Niente concorso di colpa del danneggiato per infiltrazioni da omessa manutenzione del vicino
L'eventuale mancanza di accorgimenti da parte di chi subisce il danno, non limita la responsabilità del danneggiante
Il Tribunale di Lecce, con la sentenza 2508 del 21 settembre 2021, ha affermato il principio per il quale, ove l'attore dimostri la sussistenza di gravi difetti strutturali nella proprietà confinante, e l'assenza di ogni ordinaria manutenzione della stessa da parte del proprietario/convenuto, tale da determinare causalmente le infiltrazioni subite all'interno del proprio immobile, non può dirsi integrata la fattispecie del concorso di colpa del creditore/danneggiato, di cui all'articolo 1227 Codice civile.
I dettagli della vicenda
L'eventuale mancata adozione di accorgimenti contenitivi da parte di quest'ultimo, infatti, in presenza di una diretta riconducibilità del danno all'evento, non può essere invocata dall'incauto danneggiante per limitare la propria responsabilità che, invece, dev'essere considerata esclusiva.
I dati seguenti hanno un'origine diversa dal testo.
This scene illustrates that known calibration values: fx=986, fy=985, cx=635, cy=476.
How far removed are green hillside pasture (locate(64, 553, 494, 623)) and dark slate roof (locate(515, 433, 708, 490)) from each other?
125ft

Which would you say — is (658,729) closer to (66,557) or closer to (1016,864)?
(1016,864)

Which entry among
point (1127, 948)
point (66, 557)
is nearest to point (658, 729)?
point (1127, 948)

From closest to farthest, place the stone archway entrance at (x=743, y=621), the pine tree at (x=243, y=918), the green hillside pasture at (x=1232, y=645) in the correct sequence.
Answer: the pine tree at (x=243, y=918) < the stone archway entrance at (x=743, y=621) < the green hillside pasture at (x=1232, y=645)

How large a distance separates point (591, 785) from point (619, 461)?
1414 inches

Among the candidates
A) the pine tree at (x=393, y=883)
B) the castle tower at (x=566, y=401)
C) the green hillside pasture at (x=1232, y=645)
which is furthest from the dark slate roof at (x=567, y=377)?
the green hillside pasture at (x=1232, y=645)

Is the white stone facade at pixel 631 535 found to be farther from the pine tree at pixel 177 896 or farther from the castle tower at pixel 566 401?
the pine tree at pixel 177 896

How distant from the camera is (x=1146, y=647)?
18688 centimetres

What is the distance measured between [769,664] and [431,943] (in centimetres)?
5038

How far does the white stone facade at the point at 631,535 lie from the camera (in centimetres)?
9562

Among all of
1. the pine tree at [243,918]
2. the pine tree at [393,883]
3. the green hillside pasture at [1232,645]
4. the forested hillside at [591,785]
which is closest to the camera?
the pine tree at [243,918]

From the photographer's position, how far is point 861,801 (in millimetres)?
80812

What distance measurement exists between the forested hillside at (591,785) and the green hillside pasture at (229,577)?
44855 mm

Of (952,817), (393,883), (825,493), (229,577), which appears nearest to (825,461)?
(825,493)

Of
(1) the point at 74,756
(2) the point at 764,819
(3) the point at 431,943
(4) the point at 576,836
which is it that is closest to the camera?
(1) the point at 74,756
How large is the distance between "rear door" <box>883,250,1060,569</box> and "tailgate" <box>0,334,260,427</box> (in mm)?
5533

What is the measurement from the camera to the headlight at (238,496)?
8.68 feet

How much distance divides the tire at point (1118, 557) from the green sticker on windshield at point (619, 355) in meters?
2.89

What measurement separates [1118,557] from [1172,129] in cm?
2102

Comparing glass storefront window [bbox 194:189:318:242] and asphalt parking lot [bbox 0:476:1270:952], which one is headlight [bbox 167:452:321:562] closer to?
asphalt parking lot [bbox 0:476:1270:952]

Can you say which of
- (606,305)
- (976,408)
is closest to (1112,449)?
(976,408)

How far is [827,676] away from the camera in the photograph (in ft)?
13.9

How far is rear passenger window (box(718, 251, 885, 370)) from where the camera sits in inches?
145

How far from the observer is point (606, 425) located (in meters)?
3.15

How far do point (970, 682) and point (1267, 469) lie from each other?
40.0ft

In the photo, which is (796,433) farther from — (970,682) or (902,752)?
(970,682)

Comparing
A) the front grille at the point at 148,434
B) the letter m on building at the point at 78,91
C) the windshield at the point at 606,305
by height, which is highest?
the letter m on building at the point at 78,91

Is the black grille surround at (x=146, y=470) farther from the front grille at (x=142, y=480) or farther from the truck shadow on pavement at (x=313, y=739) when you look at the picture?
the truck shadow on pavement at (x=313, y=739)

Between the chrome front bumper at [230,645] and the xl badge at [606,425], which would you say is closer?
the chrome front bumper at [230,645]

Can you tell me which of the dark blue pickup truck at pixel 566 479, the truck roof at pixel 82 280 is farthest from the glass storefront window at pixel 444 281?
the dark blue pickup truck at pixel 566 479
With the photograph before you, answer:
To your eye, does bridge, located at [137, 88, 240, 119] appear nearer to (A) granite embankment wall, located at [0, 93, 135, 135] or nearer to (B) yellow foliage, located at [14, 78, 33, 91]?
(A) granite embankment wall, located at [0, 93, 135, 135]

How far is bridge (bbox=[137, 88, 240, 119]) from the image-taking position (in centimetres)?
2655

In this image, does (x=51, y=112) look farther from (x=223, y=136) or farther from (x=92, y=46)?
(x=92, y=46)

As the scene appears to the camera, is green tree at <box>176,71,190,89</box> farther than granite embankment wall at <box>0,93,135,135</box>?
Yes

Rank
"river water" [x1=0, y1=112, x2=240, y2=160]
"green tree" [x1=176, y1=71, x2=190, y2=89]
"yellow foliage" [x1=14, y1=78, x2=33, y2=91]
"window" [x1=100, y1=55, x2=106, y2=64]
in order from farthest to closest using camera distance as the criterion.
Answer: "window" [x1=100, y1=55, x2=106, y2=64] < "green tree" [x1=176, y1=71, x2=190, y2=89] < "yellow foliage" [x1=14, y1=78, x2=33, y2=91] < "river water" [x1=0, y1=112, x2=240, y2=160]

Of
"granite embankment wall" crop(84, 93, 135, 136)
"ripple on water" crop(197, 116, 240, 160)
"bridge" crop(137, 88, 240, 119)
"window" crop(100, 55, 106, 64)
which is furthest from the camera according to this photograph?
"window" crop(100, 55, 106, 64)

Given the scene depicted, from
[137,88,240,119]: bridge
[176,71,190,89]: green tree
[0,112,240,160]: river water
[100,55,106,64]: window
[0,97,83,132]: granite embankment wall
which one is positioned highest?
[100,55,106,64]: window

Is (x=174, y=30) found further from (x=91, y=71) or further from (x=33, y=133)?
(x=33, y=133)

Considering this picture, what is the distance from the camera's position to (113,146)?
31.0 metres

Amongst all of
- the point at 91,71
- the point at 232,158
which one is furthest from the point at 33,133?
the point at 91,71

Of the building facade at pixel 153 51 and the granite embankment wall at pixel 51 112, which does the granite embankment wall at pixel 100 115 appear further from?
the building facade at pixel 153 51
Decisiva, nel caso di specie, la Ctu espletata nel corso dell'accertamento tecnico preventivo, prodromico al successivo giudizio di merito, dalla quale, senza ombra di dubbio, è emersa tanto la sussistenza dei danni subiti dall'immobile dell'attore, quanto la riconducibilità dei medesimi al fenomeno di tipo infiltrativo dovuto all'umidità di risalita proveniente dal confinante fondo, di proprietà del convenuto ente civico.
In particolare, l'ausiliario del Giudice ha sottolineato come, a fronte degli evidenti difetti costruttivi e della totale assenza di manutenzione ordinaria ascrivibili al convenuto, l'eventuale mancanza di «ulteriori quanto secondari» accorgimenti dell'attore, idonei a contenere le infiltrazioni subite, non appare elemento sufficiente a limitare la responsabilità cagionata dall'incuria dell'ente territoriale e che deriva, in capo a quest'ultimo, dalla diretta operatività dei doveri di custodia di cui all'articolo 2051 Codice civile.
La prova liberatoria del caso fortuito
In questo senso, il giudice salentino, dimostra totale aderenza al consolidato orientamento di legittimità, secondo il quale il criterio d'imputazione delle responsabilità derivanti da cose in custodia ha carattere oggettivo, ed è –necessario e- sufficiente, per la sua configurazione, che l'attore dimostri la sussistenza del nesso eziologico tra evento lesivo e il danno subito, in uno stretto e conseguenziale rapporto di causa ad effetto.Naturalmente, secondo l'orientamento citato, il custode/convenuto può dirsi esonerato solo ove riesca a fornire la prova liberatoria del cosiddetto caso fortuito, inteso come ogni evento atto ad interrompere il nesso causale, oltre che cronologico/temporale, tra il fatto storico ed il danno che ne è derivato (Cassazione 27724/2018).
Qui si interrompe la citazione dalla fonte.